Задания для выполнения:
(1) Ответьте по фрагменту о транзитной зоне на три вопроса:
(а) Кто, по словам пограничников, остался в транзитной зоне?
(б) Сколько раз в день кормят «потерявшихся» и за чей счет?
(в) Сколько лет палестинец Жора провел в Шереметьево?
(2) Перескажите фрагмент о транзитной зоне в двух предложениях.
(3) Перепишите без изменений отрывок из фрагмента о транзитной зоне от слов "Палестинец Жора в" по слова "из duty free." включительно.

Не лететь, так залететь
Попасть в транзитную зону порой бывает легче, чем ее покинуть. Несколько дней ожидания разрешения от ФСБ – и я уже на ничейной земле.
– Чуть-чуть опоздали, – разводят руками пограничники. – Вчера ночью один улетел. Только двое остались: индус и кубинец. Почему мало? Завтра их может быть уже тридцать.
Пока идем на третий этаж терминала, где обычно квартируют «потерявшиеся», сопровождающие рассказывают о здешнем быте:
– Это вранье, что их не кормят. Три раза в день – питание в ресторане за счет авиакомпании, самолетом которой они прилетели. Иранка у нас два года жила с двумя детьми. Все в Страсбург жаловалась, детям полгода мыться не давала, чтобы показать, как им тут плохо. Сын у нее был худенький, а когда год назад Канада их приютила, улетал таким толстячком… А уж Жора как округлился.
Палестинец Жора в терминале вообще персонаж легендарный. После трех лет в Шереметьево по-русски шпарил без акцента. В Москву приехал чуть ли не без порток, а в Египет отправился, затаренный техникой из duty free.

Представленные данные:
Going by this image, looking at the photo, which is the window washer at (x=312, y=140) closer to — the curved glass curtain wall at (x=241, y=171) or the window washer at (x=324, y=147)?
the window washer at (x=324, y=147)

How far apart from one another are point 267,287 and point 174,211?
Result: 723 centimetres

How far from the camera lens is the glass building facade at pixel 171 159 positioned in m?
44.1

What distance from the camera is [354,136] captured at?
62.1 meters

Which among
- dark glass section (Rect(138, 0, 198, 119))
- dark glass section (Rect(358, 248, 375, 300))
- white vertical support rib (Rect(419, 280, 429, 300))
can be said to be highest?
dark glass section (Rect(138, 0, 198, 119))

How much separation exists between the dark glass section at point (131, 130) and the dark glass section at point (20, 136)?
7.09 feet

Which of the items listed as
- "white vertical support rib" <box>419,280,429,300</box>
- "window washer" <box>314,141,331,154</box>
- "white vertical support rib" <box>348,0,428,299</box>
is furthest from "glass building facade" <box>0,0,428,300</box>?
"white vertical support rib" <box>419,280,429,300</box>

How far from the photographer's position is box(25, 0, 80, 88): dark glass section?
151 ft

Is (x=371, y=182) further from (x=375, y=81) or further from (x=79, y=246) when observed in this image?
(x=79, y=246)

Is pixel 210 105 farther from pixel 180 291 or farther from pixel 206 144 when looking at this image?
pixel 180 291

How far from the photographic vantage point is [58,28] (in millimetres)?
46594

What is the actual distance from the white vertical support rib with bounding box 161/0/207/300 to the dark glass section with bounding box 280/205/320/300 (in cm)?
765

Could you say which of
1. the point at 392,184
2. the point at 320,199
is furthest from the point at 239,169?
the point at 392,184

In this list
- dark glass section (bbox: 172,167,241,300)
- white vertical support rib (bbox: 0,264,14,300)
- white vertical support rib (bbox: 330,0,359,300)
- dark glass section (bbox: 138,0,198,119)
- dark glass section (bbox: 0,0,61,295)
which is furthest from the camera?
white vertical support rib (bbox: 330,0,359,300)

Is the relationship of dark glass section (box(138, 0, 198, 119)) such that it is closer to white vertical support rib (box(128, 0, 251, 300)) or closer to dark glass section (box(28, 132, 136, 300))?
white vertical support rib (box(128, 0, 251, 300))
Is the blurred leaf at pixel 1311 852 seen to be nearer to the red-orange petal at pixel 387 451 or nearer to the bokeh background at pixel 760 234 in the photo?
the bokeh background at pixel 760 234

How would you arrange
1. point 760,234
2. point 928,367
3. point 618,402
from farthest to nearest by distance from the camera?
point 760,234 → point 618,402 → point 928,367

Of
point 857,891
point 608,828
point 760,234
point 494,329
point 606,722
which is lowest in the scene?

Полные решения:
(1)
(а) Двое: индус и кубинец.
(б) Три раза в день, за счет авиакомпании, самолетом которой они прилетели.
(в) Три года.

(2) После нескольких дней ожидания разрешения от ФСБ автор попадает в транзитную зону, где пограничники сообщают, что там остались только двое, индус и кубинец. Сопровождающие рассказывают, что «потерявшихся» кормят три раза в день за счет авиакомпании и что некоторые из них, например иранка с двумя детьми или палестинец Жора, жили в терминале годами.

(3)
Палестинец Жора в терминале вообще персонаж легендарный. После трех лет в Шереметьево по-русски шпарил без акцента. В Москву приехал чуть ли не без порток, а в Египет отправился, затаренный техникой из duty free.